Aligned nanofiber material supports cell growth and increases osteogenesis in canine adipose-derived mesenchymal stem cells in vitro.

Tissue engineering shows great promise for the treatment of degenerative diseases, including bone repair. Polymer nanofibers provide a three-dimensional (3-D) scaffold for attachment and growth of mesenchymal stem cells. Increasing evidence supports that fiber alignment on scaffolds plays a major role in the viability and differentiation of stem cells. We compared the cell viability of canine adipose tissue-derived mesenchymal stem cells (cADMSCs) cultured in the aligned- (NanoAligned™) and random- (NanoECM™) oriented polycaprolactone (PCL) nanofiber-coated plates to control polystyrene tissue culture plates using a proliferation assay. Ability of the plates to induce differentiation of cADMSCs into osteocytes, adipocytes, and neurons was evaluated based on expression of the osteocyte markers, COL1A1 and osterix; adipocyte markers PPARγ2 and LPL; and neuronal marker nestin using RT-PCR. Proliferation results demonstrated that aligned-oriented PCL nanofiber-coated plates were more suitable substrate for cADMSCs after 7 days in culture compared to random-oriented PCL nanofiber-coated or control plates.
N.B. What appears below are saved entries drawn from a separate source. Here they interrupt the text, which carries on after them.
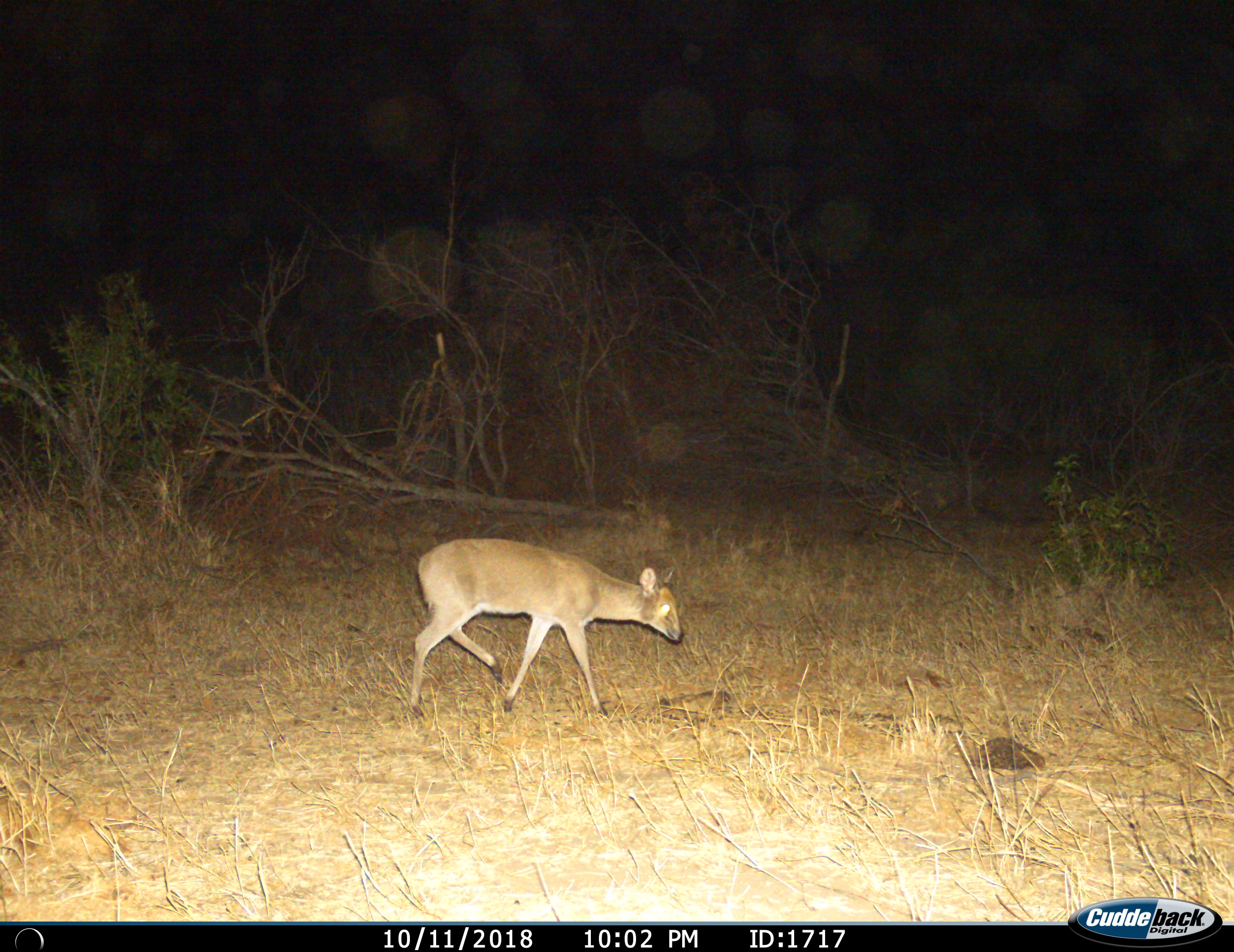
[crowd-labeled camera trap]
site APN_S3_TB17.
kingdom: Animalia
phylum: Chordata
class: Mammalia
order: Artiodactyla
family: Bovidae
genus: Redunca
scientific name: Redunca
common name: reedbuck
Reedbuck (Redunca), count 1. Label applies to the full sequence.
Additionally, we demonstrated that both 3-D PCL nanofiber-coated plates were a better scaffold for cADMSCs differentiation into osteocytes compared to control plates. In conclusion, our results confirm that PCL nanofiber is a suitable tissue engineering material for use in regenerative medicine for canine patients in vivo. © 2018 Wiley Periodicals, Inc. J Biomed Mater Res Part A: 106A: 1780-1788, 2018.